### WORK TASK
Repeat each record exactly. Any picture gets left out.

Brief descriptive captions
---

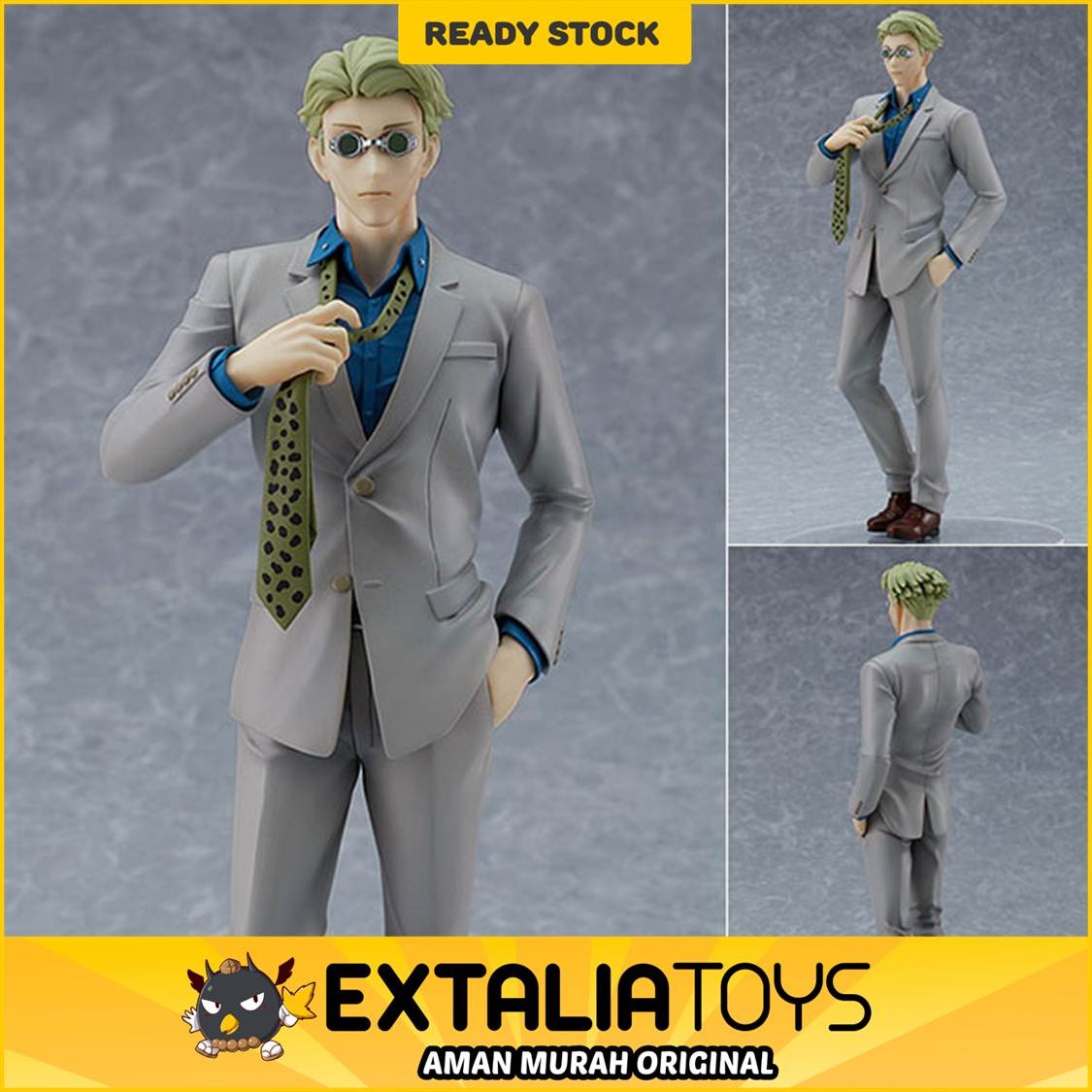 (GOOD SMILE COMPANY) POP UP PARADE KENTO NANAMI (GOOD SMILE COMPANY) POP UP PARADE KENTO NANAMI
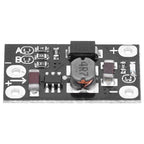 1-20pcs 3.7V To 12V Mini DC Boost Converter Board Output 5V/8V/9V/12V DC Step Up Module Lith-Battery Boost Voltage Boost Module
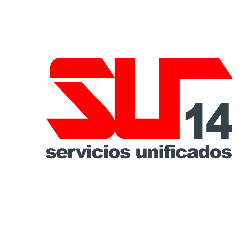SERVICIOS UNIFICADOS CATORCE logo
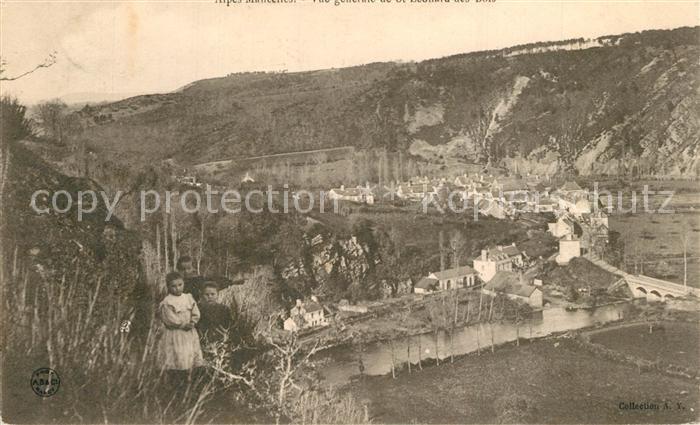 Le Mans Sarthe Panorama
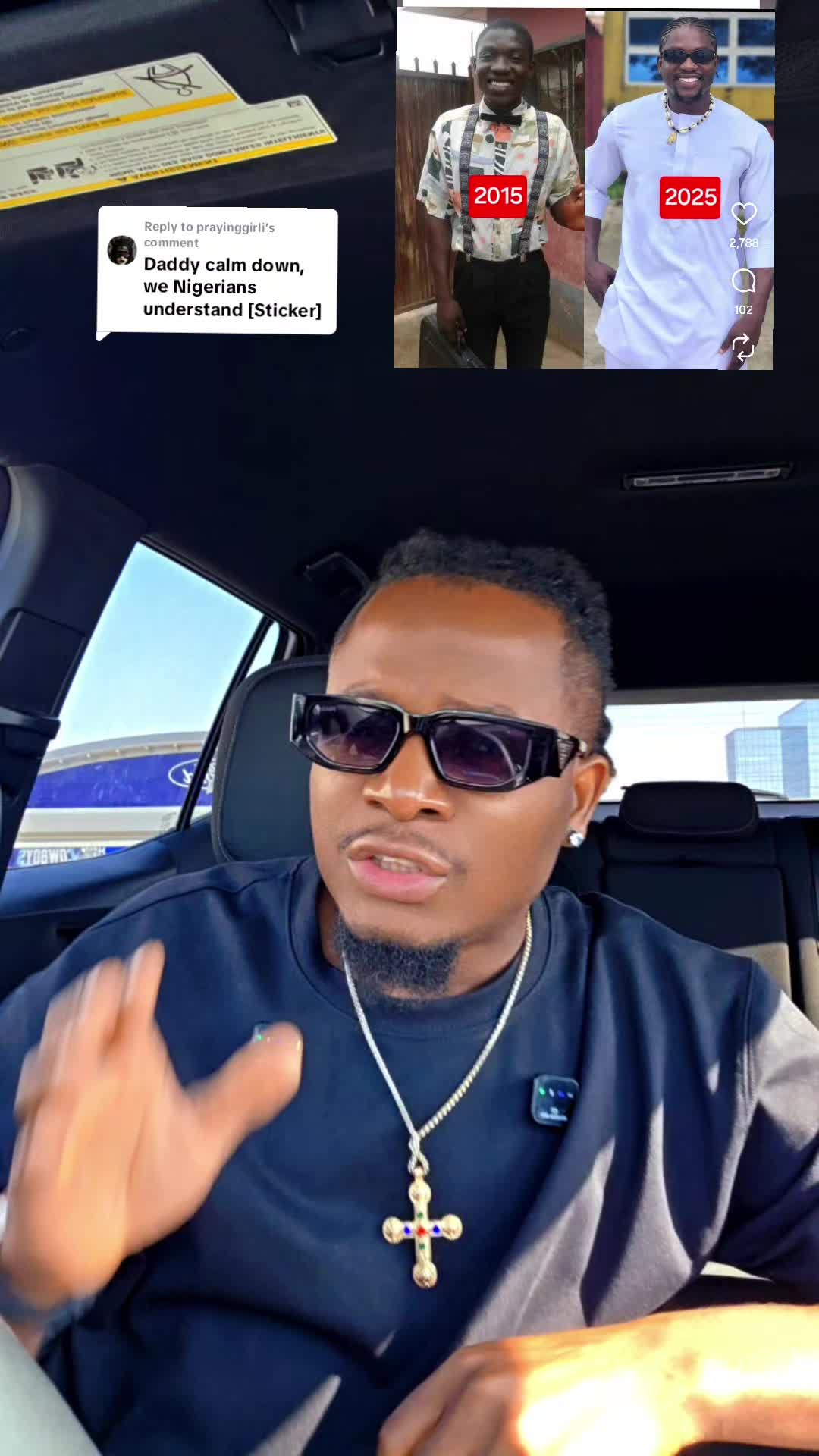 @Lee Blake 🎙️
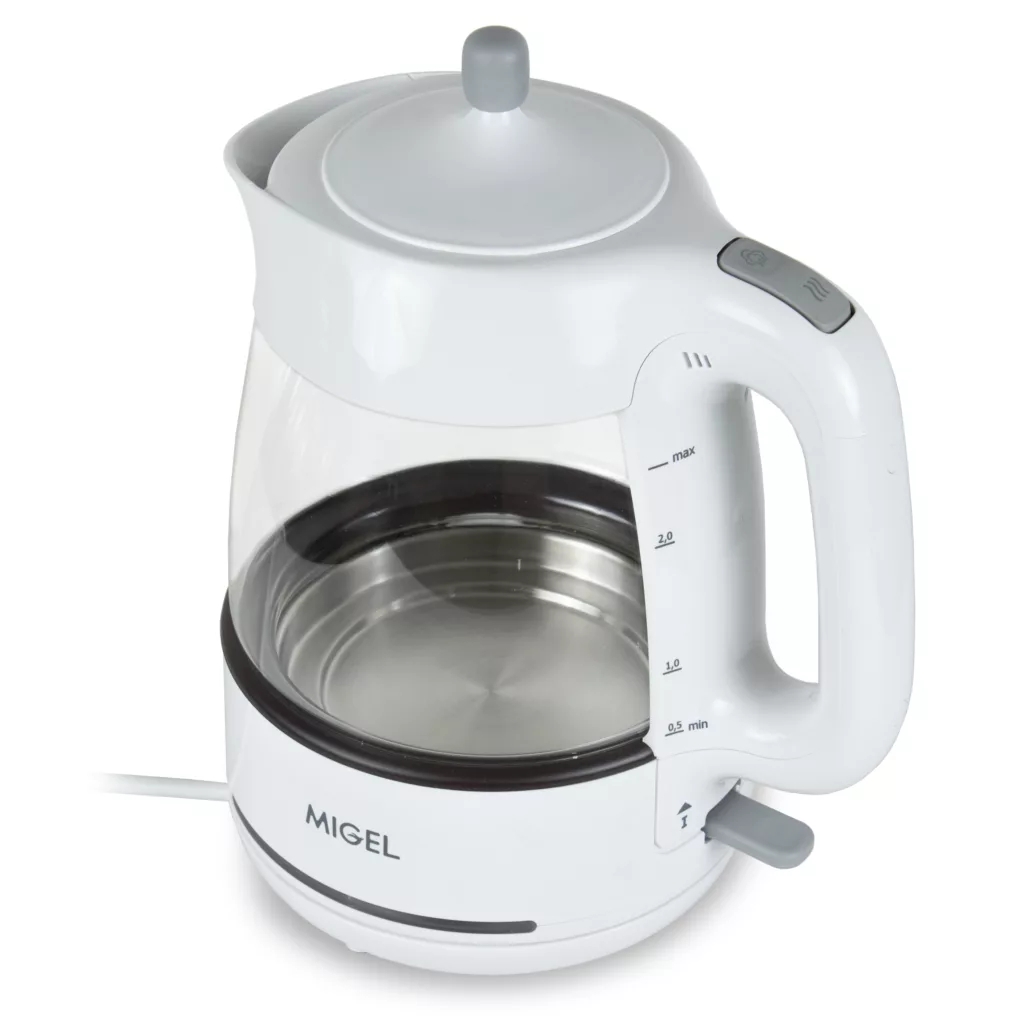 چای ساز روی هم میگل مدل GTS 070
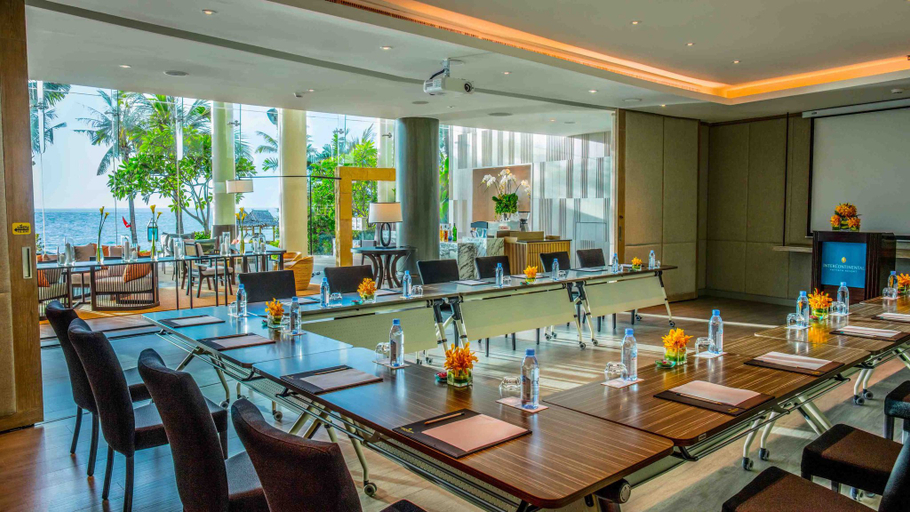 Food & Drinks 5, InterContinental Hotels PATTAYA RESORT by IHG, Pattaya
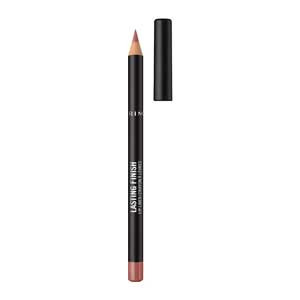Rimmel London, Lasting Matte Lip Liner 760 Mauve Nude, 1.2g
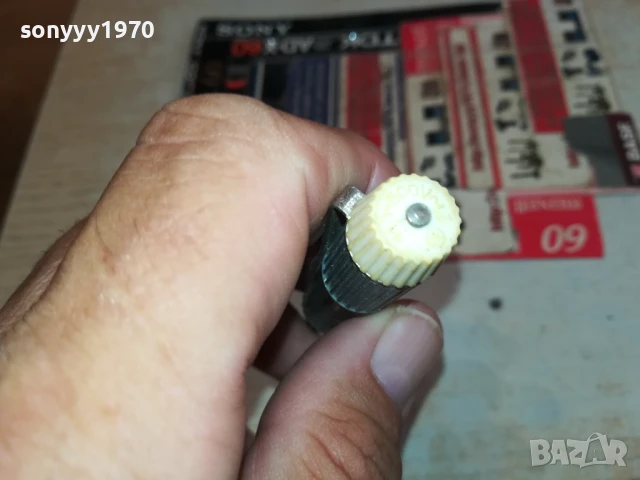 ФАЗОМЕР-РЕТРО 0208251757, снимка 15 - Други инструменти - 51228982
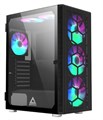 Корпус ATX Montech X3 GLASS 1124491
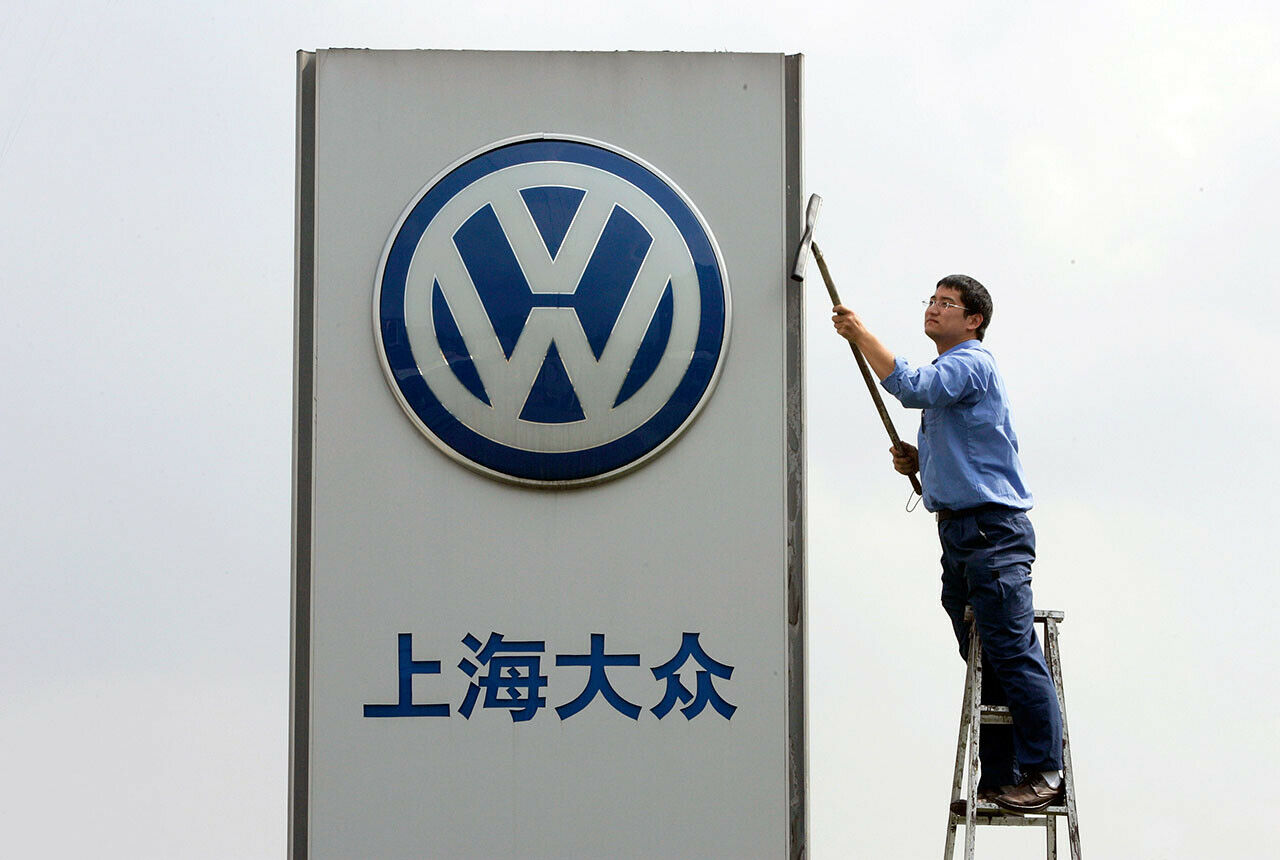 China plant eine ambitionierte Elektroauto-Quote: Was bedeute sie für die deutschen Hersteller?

---

### ANSWER TO THE PROBLEM
 (GOOD SMILE COMPANY) POP UP PARADE KENTO NANAMI (GOOD SMILE COMPANY) POP UP PARADE KENTO NANAMI
 1-20pcs 3.7V To 12V Mini DC Boost Converter Board Output 5V/8V/9V/12V DC Step Up Module Lith-Battery Boost Voltage Boost Module
SERVICIOS UNIFICADOS CATORCE logo
 Le Mans Sarthe Panorama
 @Lee Blake 🎙️
 چای ساز روی هم میگل مدل GTS 070
 Food & Drinks 5, InterContinental Hotels PATTAYA RESORT by IHG, Pattaya
Rimmel London, Lasting Matte Lip Liner 760 Mauve Nude, 1.2g
 ФАЗОМЕР-РЕТРО 0208251757, снимка 15 - Други инструменти - 51228982
 Корпус ATX Montech X3 GLASS 1124491
 China plant eine ambitionierte Elektroauto-Quote: Was bedeute sie für die deutschen Hersteller?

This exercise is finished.